O estafado slogan menos Estado, melhor Estado, tem sido um pretexto para os últimos governos centralizarem o poder do Estado, o que está em nítida contradição com o projecto Europeu que todos dizem defender, excepto a direita ultra-conservadora, pois esta, como é sabido, nunca contribuiu para as transformações positivas que as sociedades tiveram, muito pelo contrário, sempre foi responsável pelo retardamento do progresso político económico e social, com particular destaque para os direitos liberdades e garantias dos cidadãos.

O projecto comunitário, de que Portugal faz parte, num mundo em mudança, defende claramente:

• Uma menor intervenção do Estado em áreas tradicionais de participação pública na economia;
• O apoio do Estado ao dinamismo da sociedade civil, assegurando a coesão da sociedade;
• Uma Administração Pública redimensionada, rejuvenescida e racionalizada.

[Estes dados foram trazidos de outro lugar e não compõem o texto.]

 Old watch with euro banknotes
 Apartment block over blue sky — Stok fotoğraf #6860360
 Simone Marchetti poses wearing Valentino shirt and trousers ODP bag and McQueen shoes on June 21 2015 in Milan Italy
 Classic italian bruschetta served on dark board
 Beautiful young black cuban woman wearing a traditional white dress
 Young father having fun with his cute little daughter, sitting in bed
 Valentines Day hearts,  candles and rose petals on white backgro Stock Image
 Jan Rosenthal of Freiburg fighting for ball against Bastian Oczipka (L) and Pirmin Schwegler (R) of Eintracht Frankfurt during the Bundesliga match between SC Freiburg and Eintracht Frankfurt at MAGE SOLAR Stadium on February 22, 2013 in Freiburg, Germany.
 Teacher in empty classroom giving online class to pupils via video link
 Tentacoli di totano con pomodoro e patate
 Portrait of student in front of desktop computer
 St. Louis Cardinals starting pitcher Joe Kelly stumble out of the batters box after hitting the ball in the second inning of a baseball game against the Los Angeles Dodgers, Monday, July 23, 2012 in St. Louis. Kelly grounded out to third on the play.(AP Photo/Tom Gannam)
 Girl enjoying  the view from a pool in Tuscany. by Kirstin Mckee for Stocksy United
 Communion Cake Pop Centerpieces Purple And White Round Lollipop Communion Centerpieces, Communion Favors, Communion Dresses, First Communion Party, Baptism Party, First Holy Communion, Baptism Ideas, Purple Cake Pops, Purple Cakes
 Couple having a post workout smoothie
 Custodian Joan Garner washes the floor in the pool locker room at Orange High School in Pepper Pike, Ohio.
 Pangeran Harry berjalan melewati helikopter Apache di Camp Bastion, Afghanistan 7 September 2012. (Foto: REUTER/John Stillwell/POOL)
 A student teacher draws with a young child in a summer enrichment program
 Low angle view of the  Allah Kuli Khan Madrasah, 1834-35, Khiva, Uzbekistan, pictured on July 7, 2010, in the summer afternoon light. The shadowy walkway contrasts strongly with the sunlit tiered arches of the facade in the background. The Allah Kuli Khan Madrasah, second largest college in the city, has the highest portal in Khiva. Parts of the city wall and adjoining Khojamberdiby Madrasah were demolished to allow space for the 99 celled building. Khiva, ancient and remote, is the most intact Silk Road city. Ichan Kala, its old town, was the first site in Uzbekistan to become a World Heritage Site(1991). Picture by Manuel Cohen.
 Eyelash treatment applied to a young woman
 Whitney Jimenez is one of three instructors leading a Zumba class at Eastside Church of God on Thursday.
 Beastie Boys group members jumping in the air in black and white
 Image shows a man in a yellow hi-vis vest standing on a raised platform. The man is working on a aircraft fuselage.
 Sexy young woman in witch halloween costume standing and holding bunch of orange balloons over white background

Neste quadro perguntamos nós: será com as velhas e gastas soluções, Políticas e Administrativas, de que os ineficazes PDRs (Planos de Desenvolvimento Regional), foram um triste exemplo?; ou será que a manutenção da centralização do Poder, na administração central, permitirá a dinâmica que um processo participado impõe?

Alvim Toffler na sua obra ” A Terceira Vaga” tem a seguinte frase que, em minha opinião, é determinante para esta questão: “mais importante que dar uma resposta certa, a uma pergunta errada, é fazer a pergunta certa”.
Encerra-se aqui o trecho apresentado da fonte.